### WHAT TO WORK ON
Search the records below for the string "Tragelaphus" and copy each line where it turns up.

### GIVEN DATA
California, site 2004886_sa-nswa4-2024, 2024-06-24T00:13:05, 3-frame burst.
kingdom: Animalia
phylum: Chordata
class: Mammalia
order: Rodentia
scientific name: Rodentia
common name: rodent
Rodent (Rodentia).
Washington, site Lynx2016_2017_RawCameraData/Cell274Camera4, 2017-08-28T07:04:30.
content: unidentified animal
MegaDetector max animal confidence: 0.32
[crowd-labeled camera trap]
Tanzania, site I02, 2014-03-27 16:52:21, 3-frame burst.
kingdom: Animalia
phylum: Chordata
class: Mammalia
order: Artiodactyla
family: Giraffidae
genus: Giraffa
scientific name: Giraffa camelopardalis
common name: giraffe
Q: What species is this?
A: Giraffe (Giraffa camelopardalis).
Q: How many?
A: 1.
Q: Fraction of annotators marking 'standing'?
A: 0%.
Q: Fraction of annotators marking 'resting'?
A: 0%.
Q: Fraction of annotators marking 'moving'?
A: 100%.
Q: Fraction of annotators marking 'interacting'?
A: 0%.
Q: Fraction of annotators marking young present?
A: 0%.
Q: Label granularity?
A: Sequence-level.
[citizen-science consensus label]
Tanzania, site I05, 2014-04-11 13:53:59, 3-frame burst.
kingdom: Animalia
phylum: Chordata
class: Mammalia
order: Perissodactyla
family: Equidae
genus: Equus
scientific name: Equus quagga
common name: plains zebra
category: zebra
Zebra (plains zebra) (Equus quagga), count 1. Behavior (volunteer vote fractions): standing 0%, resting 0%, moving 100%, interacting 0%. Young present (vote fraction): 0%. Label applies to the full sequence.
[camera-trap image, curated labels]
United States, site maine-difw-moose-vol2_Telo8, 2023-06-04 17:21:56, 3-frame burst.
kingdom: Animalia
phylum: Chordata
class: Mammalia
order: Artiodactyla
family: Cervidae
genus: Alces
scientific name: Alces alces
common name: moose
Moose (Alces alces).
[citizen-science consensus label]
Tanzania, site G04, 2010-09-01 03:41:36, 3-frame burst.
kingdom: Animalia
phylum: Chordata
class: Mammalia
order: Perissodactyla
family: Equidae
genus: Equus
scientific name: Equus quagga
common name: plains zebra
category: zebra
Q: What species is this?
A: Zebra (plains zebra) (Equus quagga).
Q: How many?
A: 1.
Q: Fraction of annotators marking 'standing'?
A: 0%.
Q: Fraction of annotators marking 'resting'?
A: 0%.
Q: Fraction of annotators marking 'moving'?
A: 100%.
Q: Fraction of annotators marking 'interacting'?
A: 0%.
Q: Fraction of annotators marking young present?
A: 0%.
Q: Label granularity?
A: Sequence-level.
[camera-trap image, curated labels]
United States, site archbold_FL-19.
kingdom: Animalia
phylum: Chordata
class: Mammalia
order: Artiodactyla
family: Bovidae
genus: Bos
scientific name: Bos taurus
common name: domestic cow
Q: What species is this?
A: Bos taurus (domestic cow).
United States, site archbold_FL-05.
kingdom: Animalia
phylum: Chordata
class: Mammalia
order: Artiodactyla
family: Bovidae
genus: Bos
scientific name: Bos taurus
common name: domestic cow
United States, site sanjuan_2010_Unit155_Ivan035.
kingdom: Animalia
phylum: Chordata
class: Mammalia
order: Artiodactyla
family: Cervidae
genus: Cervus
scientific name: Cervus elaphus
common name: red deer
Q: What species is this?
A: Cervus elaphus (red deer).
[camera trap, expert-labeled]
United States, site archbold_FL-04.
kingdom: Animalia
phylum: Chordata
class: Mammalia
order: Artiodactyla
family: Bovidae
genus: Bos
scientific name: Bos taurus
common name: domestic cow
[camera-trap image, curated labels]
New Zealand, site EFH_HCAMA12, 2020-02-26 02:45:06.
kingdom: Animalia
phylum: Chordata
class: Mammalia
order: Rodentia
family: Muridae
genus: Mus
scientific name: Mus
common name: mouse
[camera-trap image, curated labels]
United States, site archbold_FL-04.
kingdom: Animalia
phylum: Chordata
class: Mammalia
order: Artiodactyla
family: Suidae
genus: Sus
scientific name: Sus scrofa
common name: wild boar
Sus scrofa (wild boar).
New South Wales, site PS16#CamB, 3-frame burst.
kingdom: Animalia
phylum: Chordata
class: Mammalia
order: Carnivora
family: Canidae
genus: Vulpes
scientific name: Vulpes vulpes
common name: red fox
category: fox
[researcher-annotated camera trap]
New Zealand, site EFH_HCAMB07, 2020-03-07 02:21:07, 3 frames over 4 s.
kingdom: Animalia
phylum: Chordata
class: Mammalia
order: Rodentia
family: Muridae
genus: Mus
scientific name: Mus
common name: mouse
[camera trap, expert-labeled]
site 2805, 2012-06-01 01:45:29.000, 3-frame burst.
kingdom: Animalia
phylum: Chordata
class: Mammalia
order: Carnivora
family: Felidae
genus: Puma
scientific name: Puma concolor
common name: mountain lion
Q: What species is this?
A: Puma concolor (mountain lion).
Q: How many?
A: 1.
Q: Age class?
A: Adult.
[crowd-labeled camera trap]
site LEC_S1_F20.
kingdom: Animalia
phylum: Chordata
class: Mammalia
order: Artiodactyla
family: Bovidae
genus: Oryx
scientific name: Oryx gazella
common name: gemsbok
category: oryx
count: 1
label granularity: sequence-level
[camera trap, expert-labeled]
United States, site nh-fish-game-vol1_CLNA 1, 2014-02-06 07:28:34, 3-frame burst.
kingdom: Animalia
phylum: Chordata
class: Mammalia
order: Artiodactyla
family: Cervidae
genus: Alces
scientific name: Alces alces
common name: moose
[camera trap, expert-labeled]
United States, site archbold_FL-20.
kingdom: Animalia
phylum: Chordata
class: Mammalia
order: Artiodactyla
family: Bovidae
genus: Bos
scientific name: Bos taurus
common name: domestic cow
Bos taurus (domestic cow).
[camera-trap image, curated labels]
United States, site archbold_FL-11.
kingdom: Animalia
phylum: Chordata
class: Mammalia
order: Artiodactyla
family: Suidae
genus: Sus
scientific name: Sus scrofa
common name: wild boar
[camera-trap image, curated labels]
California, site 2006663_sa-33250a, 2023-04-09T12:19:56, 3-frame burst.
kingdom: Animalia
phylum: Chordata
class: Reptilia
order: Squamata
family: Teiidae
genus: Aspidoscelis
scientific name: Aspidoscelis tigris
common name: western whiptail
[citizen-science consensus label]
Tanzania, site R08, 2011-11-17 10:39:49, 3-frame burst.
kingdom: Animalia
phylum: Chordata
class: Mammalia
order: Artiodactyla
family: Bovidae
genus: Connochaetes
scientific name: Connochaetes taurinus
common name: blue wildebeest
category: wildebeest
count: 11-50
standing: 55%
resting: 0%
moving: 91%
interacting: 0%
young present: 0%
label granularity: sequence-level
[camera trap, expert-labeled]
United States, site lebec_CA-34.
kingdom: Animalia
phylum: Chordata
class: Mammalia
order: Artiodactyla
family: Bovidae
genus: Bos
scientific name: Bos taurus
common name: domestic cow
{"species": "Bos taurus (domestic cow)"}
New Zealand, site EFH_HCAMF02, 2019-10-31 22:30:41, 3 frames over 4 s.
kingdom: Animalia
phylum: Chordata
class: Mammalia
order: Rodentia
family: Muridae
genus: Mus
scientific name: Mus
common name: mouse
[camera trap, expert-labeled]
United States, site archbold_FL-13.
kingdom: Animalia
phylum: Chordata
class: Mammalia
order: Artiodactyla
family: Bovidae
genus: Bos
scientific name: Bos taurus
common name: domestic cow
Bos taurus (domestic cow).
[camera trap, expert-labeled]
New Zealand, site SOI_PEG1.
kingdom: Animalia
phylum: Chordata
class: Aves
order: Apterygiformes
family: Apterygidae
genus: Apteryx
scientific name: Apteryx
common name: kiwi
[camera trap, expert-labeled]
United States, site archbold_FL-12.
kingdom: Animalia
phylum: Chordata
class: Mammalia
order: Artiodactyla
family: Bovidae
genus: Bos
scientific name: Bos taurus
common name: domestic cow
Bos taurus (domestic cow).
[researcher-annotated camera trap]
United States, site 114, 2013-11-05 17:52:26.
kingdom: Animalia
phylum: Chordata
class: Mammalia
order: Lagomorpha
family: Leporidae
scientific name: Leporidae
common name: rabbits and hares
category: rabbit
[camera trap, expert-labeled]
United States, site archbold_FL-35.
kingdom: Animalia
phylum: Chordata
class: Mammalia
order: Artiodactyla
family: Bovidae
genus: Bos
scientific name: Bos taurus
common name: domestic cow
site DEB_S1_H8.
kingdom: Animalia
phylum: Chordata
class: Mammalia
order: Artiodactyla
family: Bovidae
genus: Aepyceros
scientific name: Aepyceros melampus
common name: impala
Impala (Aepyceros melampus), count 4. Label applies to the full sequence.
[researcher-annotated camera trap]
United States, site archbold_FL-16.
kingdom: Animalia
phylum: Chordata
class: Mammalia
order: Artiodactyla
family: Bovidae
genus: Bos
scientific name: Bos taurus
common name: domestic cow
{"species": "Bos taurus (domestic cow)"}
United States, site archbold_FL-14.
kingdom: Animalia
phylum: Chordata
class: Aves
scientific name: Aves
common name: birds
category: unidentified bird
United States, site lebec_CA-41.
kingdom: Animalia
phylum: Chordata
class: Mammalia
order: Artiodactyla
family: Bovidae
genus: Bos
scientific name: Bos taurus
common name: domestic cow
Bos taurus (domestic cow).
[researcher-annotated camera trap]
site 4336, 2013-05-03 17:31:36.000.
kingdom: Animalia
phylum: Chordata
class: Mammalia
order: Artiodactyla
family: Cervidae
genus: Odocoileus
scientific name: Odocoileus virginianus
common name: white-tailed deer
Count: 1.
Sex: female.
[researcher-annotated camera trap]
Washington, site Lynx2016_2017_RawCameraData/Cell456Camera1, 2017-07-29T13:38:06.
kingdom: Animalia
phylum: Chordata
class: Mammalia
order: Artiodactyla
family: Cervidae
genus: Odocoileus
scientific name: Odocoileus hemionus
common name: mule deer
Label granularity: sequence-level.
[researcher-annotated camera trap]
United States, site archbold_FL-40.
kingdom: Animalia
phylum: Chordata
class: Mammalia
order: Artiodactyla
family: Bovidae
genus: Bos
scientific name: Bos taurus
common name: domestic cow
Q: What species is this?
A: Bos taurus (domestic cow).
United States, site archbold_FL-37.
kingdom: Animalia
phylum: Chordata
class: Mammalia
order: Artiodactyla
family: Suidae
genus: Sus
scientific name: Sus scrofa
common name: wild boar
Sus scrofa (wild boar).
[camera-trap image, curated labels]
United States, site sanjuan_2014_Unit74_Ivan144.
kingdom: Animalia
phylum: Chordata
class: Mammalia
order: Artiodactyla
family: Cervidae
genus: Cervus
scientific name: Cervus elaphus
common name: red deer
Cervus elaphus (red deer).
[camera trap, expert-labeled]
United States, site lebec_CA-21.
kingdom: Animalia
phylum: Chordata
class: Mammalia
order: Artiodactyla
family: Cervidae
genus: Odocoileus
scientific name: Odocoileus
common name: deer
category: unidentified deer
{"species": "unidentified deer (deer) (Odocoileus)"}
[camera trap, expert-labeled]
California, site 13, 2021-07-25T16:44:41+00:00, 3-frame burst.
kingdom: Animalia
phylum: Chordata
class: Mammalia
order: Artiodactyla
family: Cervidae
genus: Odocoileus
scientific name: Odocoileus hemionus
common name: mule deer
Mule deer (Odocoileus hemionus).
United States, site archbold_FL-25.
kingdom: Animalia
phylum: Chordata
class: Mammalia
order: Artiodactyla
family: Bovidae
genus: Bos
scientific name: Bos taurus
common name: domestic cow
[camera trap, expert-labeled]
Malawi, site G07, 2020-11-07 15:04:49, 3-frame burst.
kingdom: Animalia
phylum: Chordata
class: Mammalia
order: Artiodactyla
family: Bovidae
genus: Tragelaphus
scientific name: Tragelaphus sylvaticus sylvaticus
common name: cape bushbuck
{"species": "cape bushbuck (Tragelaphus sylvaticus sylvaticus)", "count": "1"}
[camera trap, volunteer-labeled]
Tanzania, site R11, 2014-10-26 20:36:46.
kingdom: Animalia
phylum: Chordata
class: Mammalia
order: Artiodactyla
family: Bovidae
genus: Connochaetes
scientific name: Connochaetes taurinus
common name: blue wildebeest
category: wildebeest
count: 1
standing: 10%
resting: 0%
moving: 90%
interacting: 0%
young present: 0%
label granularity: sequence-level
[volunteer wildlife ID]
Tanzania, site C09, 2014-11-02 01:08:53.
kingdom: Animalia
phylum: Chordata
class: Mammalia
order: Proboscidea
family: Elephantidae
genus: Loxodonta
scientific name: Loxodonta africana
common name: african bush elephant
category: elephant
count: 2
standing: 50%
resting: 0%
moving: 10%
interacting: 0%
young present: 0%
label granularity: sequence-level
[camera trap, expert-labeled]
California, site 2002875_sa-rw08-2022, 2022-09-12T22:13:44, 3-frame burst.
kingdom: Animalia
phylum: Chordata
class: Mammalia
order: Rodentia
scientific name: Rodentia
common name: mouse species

### SOLVED PROBLEM
genus: Tragelaphus
scientific name: Tragelaphus sylvaticus sylvaticus
{"species": "cape bushbuck (Tragelaphus sylvaticus sylvaticus)", "count": "1"}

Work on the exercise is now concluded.